Meet Your Inner Team
If you've ever thought part of me wants to do this, but another part just can't .. you're already living IFS 🥳
Internal Family Systems is an evidence-based model developed by Dr Richard Schwartz, built on the idea that we are all multiple. We don't have a single fixed self. We have a whole inner family of parts, each with their own feelings, their own history, their own way of trying to keep us safe.. and at the centre of it all, a core Self: calm, curious, compassionate, and always there, even when it doesn't feel like it, maybe like the sun just hidden behind the clouds ..
Most of us have spent years managing our difficult parts rather than meeting them. Keeping the lid on. Staying functional.
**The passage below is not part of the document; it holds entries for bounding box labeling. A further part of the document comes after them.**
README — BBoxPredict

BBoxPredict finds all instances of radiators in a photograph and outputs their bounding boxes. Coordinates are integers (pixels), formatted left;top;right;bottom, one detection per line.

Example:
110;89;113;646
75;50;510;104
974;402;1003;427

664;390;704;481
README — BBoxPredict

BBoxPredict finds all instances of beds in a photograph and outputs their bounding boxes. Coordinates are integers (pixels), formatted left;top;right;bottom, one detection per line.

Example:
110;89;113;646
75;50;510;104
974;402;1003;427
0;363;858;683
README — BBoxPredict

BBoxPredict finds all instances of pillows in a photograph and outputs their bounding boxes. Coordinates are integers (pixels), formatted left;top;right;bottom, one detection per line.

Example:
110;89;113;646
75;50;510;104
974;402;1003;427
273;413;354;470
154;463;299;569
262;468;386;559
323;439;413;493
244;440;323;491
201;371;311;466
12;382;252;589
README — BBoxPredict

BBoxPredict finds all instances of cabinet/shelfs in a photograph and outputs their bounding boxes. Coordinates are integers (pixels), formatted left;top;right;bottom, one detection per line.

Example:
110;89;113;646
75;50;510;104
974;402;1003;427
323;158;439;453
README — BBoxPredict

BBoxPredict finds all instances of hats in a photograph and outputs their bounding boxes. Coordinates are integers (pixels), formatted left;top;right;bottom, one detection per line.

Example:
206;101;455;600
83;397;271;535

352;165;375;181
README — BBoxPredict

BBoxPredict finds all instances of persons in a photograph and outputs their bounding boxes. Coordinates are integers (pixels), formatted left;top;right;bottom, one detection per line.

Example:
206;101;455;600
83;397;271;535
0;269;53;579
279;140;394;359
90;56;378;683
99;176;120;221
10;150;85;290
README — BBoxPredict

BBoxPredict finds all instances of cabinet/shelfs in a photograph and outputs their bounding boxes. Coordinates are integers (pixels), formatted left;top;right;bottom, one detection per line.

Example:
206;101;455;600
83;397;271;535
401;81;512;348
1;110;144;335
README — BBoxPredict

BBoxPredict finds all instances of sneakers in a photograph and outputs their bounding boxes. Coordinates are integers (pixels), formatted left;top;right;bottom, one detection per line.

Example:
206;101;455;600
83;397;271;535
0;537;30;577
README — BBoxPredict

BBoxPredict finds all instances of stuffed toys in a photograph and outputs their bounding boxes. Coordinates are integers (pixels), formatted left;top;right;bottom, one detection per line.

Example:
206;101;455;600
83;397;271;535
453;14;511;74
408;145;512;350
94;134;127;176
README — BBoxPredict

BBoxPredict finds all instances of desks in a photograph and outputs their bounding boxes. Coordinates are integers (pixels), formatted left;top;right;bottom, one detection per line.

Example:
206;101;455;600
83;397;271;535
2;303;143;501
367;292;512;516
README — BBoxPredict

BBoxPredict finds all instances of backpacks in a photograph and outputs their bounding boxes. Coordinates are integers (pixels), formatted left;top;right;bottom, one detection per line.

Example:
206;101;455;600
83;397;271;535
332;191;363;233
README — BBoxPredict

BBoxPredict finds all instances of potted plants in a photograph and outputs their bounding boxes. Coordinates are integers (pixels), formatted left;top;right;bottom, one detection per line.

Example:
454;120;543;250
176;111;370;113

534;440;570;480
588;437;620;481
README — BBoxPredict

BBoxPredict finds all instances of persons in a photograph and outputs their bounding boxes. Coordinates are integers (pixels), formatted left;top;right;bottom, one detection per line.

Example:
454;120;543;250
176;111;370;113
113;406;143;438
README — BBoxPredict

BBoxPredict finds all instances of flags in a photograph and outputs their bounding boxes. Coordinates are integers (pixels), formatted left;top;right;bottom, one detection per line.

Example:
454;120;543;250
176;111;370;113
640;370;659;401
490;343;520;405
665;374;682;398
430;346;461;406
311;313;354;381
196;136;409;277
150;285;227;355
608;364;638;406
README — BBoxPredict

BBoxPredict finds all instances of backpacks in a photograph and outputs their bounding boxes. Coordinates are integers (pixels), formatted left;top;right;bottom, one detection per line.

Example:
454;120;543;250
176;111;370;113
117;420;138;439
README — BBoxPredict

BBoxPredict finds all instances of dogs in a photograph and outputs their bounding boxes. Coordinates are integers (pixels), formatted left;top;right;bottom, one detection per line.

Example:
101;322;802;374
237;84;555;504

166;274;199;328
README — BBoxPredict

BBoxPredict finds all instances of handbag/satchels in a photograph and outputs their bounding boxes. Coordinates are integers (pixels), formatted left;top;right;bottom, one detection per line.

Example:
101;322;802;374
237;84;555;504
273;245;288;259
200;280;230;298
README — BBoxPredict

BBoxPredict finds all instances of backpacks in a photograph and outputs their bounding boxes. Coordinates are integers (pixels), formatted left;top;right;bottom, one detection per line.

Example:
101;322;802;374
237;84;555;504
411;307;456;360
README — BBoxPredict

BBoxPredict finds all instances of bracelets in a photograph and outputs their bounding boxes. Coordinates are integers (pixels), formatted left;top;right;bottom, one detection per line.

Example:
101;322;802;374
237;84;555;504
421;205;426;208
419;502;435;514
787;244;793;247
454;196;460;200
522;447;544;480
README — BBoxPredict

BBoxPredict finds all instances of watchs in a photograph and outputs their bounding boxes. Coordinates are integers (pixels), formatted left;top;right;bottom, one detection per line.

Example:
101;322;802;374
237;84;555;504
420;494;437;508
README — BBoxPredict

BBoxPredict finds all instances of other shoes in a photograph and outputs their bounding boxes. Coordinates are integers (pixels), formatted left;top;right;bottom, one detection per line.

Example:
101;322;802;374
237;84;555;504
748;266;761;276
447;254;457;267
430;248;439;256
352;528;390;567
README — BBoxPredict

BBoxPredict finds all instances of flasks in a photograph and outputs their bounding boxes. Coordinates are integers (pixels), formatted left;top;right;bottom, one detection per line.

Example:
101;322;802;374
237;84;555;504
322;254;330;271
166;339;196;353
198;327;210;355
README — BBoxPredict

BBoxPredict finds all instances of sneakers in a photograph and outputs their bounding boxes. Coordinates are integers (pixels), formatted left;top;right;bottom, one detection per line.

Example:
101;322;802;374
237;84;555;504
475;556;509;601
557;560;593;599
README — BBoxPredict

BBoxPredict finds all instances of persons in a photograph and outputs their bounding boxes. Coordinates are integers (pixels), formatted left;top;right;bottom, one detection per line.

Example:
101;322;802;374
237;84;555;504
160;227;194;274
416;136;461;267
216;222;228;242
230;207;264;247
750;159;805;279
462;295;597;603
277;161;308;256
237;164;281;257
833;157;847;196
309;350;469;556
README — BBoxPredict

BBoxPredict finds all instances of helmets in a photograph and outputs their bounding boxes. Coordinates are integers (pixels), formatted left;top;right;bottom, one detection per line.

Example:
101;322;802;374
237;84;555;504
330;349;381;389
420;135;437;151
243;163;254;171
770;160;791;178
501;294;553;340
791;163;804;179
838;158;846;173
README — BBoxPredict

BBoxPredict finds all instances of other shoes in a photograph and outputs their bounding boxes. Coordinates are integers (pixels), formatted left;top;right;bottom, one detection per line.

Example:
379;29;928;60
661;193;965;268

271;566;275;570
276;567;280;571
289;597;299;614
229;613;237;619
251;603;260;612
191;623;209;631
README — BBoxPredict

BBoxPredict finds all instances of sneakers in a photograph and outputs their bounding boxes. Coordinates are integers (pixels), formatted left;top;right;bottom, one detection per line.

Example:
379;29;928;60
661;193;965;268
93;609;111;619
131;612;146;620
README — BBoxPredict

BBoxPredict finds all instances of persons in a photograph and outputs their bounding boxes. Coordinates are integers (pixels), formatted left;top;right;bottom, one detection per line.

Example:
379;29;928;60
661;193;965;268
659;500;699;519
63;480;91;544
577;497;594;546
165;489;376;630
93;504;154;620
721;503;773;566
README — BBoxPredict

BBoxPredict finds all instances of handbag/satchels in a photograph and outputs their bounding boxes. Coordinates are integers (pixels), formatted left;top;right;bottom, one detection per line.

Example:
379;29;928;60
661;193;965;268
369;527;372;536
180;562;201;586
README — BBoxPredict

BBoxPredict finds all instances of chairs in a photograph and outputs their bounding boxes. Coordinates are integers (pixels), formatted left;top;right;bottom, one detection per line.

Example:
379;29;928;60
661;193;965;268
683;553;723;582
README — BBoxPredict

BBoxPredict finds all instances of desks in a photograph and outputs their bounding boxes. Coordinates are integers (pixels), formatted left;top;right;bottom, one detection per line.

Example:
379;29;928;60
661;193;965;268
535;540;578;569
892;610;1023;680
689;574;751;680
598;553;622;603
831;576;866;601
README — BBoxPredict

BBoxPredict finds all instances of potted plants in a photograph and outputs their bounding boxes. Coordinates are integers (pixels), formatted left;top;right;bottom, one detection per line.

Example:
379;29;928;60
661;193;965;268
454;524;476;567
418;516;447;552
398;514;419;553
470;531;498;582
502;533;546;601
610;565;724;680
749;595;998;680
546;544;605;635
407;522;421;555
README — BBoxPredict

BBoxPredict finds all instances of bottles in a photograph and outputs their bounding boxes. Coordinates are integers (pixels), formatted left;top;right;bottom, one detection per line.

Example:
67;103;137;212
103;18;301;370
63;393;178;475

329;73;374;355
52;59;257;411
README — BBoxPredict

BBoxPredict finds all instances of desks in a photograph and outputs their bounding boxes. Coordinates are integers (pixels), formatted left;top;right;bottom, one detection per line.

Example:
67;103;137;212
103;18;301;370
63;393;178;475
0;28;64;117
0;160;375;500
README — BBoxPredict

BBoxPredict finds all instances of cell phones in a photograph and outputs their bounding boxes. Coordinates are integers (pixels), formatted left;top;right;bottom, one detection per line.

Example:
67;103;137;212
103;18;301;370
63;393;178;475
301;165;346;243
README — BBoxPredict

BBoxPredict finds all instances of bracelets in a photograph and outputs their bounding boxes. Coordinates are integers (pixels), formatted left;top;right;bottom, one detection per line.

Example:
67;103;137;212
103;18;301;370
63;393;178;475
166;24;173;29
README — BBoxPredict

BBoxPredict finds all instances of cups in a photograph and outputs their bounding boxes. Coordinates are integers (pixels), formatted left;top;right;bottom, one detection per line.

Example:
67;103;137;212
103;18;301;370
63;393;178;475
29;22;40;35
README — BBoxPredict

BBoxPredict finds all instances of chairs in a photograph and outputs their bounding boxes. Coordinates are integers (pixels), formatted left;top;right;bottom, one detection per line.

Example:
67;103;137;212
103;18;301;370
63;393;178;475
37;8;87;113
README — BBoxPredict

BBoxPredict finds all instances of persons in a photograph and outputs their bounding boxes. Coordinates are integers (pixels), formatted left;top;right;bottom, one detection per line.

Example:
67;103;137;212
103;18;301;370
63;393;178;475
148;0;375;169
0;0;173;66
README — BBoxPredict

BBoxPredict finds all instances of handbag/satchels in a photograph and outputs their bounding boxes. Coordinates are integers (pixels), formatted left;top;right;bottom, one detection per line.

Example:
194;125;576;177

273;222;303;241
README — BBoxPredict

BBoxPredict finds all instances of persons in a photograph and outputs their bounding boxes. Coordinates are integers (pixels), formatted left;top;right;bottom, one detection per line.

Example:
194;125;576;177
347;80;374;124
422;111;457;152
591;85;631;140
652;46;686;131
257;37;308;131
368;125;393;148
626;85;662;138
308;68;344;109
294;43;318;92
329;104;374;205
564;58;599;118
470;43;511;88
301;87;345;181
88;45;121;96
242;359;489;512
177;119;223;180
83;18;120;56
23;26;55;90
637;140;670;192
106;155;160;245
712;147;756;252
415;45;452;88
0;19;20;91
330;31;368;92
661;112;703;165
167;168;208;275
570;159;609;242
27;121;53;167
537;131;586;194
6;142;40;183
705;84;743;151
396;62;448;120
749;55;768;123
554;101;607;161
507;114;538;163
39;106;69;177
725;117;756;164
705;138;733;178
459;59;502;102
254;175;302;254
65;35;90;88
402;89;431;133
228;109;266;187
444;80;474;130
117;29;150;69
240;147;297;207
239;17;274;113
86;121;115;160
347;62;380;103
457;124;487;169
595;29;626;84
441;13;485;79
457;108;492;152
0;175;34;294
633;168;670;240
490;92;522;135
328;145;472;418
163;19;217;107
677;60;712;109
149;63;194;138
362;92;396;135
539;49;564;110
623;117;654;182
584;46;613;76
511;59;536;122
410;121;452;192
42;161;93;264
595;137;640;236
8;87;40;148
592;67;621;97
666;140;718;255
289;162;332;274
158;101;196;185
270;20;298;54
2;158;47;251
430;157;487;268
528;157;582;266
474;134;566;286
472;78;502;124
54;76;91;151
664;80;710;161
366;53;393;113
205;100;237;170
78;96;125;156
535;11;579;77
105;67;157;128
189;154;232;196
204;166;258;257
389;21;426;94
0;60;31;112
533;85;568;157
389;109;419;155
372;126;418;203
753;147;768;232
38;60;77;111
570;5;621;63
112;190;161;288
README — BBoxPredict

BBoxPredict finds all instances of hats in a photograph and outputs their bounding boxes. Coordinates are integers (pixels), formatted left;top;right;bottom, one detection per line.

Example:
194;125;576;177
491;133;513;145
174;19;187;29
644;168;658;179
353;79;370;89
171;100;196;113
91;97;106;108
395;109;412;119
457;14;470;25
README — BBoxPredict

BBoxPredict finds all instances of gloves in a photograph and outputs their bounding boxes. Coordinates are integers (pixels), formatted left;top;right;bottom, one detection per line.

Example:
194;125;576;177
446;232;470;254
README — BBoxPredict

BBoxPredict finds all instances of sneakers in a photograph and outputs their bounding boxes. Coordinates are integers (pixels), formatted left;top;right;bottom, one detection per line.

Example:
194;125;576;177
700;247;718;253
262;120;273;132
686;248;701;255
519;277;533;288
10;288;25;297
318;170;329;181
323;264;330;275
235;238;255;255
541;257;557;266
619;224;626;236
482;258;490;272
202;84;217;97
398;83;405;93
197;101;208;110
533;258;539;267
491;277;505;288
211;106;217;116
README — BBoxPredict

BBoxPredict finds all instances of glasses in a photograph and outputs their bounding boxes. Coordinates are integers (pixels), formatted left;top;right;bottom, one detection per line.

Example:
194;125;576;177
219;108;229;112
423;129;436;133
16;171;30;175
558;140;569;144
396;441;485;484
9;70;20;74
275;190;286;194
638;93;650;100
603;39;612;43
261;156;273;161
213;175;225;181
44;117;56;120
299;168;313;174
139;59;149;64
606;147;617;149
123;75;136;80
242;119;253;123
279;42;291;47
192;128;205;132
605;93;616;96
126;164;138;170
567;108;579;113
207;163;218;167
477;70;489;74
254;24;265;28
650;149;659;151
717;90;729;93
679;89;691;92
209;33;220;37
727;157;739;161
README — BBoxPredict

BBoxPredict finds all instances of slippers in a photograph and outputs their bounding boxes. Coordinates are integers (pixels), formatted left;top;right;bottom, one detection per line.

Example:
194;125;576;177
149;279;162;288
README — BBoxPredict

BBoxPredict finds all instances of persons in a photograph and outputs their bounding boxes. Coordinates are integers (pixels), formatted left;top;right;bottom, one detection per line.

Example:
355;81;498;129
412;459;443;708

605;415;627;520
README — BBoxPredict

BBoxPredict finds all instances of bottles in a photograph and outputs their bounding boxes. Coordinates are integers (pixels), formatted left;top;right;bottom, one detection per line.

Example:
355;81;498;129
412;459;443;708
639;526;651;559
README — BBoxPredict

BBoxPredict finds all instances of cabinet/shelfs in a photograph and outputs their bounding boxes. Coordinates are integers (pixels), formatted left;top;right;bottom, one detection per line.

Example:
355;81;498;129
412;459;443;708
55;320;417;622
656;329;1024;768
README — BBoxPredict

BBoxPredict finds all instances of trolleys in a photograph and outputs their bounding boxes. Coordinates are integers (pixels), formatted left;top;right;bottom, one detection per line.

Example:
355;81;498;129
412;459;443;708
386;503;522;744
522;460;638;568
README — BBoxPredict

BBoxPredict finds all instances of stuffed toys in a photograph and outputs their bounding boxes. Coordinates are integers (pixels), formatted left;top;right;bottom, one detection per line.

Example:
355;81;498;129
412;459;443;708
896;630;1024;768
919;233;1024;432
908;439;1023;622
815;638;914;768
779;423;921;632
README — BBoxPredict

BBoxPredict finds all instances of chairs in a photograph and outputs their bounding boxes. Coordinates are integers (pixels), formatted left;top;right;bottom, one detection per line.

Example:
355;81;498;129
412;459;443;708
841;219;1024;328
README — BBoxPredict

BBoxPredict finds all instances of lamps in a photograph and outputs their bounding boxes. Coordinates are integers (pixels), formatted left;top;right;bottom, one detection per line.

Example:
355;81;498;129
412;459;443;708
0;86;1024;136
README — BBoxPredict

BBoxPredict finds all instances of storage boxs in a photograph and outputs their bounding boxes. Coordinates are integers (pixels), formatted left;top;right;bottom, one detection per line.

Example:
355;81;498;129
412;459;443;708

Getting through. IFS asks a different question: what if you got curious with them instead? Make friends with them? What are they protecting? What are they afraid would happen if they relaxed back?
When parts feel genuinely heard often for the first time things shift in ways that talking about a problem rarely achieves.
How IFS understands the mind
IFS starts with a radical assumption: it is the nature of the mind to contain an indeterminate number of subpersonalities, or parts. This isn't pathology. It's how we're all built. As we develop, our parts form a complex internal system… forming alliances, hierarchies, polarisations.. each trying to navigate the world in their own way.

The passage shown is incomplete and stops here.